In North Carolina, in order for someone other than the parents of a child to receive custody, including grandparents, there must be evidence that the person or organization trying to gain custody has the best interest of the child in mind. The family law courts will use several factors to make this determination, including incidences of domestic violence, the child’s overall safety, and whether the persons requesting custody are capable of caring for the child.
Filing an order for custody
In order for grandparents to file a custody order in a family law court, they must submit written evidence of the reasons they want to obtain custody. If the birth or adoptive parents are filing a custody order, the courts will not automatically assume that one parent is more fit to raise the child than the other. The courts will consider joint custody no matter which parent requests it.

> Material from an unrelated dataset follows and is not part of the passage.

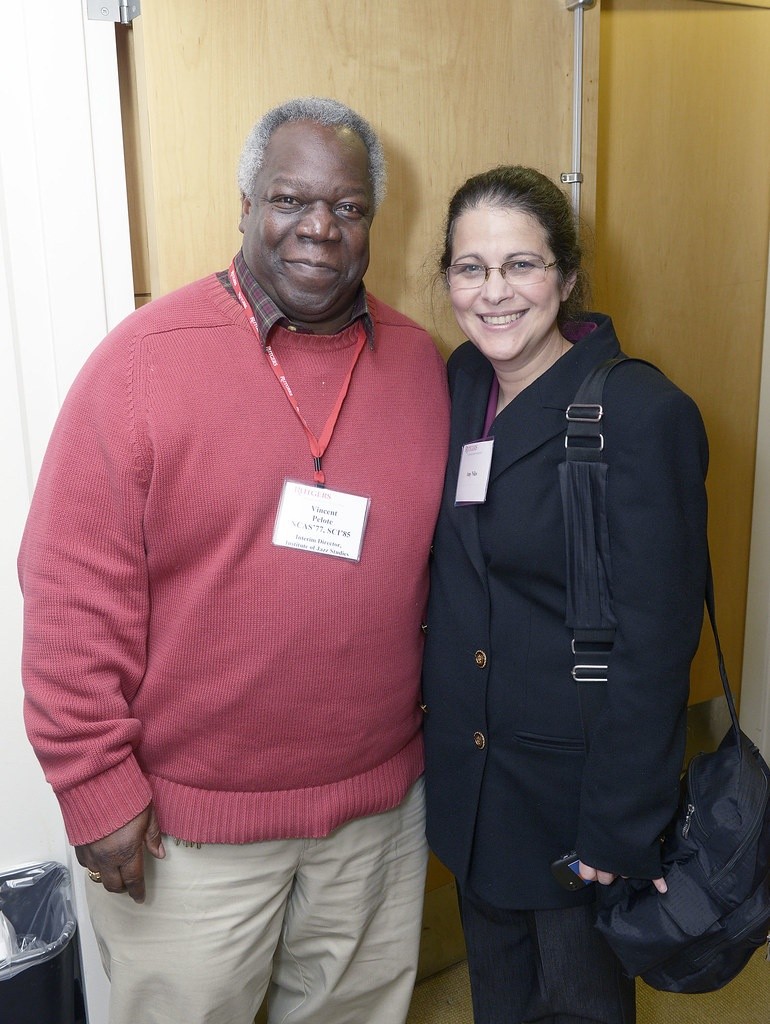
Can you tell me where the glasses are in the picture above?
[440,259,561,290]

North Carolina does not necessarily recognize grandparents’ rights, but the courts will allow grandparents to file a custody order depending on the family’s situation.
Reasons grandparents may file for custody
Grandparents may petition the courts for custody of their grandchildren if one or both of the parents are mentally unstable. This instability could be due to drug abuse, alcoholism, or a mental illness. If the parents are unable to care for the child financially due to chronic health issues, grandparents may be able to request custody.
North Carolina courts will also consider grandparent custody if one or more parents has a job that requires extensive travel, such as being in the military. In these cases, the parents may have primary custody when the parent is deployed in another state or country.